Investigating the Perceived Precision and validity of a Field-Deployable Machine Learning-based Tool to Detect Post-Traumatic Stress Disorder (PTSD) Hyperarousal Events
This work addresses the need for naturalistic validation of PTSD detection tools to improve adoption and sustainable use in remote monitoring, though it is incremental as it builds on prior computational methods.
The study investigated the perceived precision of a machine learning-based tool for detecting PTSD hyperarousal events in a naturalistic home setting with PTSD patients, finding over 65% perceived precision and suggesting that longitudinal exposure may calibrate user trust in automation.

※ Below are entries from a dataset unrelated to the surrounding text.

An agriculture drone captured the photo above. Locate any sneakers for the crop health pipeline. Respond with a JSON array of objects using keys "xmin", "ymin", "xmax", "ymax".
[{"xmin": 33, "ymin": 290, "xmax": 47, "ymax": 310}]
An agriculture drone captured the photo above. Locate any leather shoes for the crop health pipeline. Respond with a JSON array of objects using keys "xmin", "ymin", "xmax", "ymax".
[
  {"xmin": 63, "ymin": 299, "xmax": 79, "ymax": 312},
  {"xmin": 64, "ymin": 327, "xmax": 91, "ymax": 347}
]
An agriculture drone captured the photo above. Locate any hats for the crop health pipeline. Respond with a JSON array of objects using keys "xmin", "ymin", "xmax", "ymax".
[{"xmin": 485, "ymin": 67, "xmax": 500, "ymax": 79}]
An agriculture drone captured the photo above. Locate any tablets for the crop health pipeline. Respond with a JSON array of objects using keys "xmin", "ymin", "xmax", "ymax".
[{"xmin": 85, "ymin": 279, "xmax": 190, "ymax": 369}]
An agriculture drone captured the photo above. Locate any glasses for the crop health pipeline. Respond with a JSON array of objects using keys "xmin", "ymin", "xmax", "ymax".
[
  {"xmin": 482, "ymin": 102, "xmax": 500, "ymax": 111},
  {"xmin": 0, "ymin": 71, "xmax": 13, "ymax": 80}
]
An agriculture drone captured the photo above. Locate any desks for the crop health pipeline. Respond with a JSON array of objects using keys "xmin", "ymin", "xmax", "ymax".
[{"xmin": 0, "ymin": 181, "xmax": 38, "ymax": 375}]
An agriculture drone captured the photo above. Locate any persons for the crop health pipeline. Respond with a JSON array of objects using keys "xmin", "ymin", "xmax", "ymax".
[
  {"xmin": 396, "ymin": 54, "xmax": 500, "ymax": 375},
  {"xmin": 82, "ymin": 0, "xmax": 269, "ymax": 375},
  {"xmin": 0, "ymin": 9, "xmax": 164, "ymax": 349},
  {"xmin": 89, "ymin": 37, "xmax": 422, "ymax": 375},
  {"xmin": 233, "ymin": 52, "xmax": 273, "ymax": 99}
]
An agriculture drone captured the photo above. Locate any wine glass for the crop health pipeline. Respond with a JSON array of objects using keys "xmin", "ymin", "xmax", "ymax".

Post Traumatic Stress Disorder is a psychiatric condition experienced by individuals after exposure to a traumatic event. Prior work has shown promise in detecting PTSD using physiological data such as heart rate. Despite the promise shown by the machine learning based algorithms for PTSD, the validation approaches used in previous research largely rely on theoretical and computational validation methods rather than naturalistic evaluations that account for users perceived precision and validity. Previous research has shown that users perceptions of physiological changes may not always align well with automated detection of such variables and such misalignment may lead to distrust in automated detection which may affect adoption or sustainable usage of such technologies. Therefore, the goal of this article is to investigate the perceived precision of the PTSD hyperarousal detection tool (developed previously) in a home study with a group of PTSD patients. Naturalistic evaluation of such data driven algorithms may provide foundational insight into the efficacy of such tools for non intrusive and cost efficient remote monitoring of PTSD symptoms and will pave the way for their future adoption and sustainable use. The results showed over sixty five percent of perceived precision in naturalistic validation of the detection tool. Further, the results indicated that longitudinal exposure to the detection tool might calibrate users trust in automation.